[V.]
Ethan laid aside his paddle and mopped his face with his handkerchief. The canoe, left to its own devices, poked its nose against the meadow bank and allowed its stern to float slowly around in the languid current. He gazed across the fields over which the heat-waves danced and shimmered and addressed himself to his cigarette case.
“Providence,” he said, “showed great wisdom when it arranged that the Pilgrims should land on the coast of Massachusetts. ‘From what I’ve seen of these folks and what I’ve heard about them,’ says Providence, ‘I don’t believe they’re going to be much of an acquisition to the New World. But I’ll give ’em a fair show.

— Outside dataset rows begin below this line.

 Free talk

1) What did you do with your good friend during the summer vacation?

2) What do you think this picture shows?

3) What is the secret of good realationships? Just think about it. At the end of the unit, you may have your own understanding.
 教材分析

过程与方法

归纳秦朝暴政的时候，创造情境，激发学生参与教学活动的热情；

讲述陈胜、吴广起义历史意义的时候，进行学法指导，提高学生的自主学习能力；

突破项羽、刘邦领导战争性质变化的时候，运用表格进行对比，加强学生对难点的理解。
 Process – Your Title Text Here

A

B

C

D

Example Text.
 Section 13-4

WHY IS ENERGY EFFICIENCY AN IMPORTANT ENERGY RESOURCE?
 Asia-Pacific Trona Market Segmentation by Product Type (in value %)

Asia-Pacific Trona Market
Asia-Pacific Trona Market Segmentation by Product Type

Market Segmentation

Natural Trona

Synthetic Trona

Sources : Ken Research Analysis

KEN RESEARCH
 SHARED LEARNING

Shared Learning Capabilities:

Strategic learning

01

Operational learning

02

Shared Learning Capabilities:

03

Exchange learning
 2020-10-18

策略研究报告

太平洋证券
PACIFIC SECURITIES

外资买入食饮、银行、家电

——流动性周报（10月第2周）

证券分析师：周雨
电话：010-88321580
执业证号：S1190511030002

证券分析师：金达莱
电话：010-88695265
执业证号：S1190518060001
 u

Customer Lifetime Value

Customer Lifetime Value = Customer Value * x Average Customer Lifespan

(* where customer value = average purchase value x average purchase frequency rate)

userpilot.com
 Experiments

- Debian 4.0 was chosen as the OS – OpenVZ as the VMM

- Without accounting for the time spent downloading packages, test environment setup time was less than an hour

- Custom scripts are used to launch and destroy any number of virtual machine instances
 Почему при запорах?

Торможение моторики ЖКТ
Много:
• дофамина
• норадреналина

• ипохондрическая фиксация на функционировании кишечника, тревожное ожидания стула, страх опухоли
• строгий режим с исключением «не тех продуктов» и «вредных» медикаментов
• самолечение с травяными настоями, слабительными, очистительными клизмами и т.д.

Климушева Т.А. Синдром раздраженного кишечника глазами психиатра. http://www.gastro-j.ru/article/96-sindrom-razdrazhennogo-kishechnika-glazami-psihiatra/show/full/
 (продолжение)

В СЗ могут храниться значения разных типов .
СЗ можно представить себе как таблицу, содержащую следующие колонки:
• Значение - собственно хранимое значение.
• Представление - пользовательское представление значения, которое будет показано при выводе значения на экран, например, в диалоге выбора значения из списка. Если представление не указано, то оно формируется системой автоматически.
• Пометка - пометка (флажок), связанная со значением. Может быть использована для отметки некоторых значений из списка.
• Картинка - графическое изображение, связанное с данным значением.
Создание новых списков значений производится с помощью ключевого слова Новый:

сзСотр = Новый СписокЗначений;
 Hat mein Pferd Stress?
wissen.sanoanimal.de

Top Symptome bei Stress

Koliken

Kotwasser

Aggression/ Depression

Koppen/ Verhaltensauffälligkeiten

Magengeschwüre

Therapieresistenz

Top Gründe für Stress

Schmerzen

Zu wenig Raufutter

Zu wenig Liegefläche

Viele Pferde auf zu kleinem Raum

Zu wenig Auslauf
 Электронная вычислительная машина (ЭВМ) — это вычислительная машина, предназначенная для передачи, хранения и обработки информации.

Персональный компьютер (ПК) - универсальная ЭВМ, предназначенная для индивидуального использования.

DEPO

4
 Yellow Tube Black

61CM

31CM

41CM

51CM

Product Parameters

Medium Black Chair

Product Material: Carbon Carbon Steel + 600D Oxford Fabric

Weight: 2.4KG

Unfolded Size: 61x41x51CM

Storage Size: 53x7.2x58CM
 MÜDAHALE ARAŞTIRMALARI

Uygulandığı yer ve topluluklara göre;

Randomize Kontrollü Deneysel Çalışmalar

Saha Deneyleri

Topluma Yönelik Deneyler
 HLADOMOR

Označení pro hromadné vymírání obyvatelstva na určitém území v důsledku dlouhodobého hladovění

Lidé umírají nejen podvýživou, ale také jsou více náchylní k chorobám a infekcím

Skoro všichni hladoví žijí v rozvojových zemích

I’ll see that they land at Plymouth and if they can survive a Massachusetts winter and a Massachusetts summer I’ll have nothing more to say. Those of them alive a year from now will be entitled to prizes in the Endurance Test and will have qualified to become Hardy Pioneers and build up the country.’”
He mopped his face again, lighted a cigarette and took up his paddle.
“One would think that this state might show moderation at some season of the year,” he added disgustedly. “But not content with her Old Fashioned Winters, Backward Springs and Early Falls she has to try and wrest the Hot Weather blue ribbon from Arizona! No wonder they say a Bostonian isn’t contented in Heaven; doubtless he finds the weather frightfully equable and monotonous!”
He righted the canoe and went on, with a glance at the sky above the hills.
“We’re probably in for a jolly good thunder-storm this afternoon,” he muttered.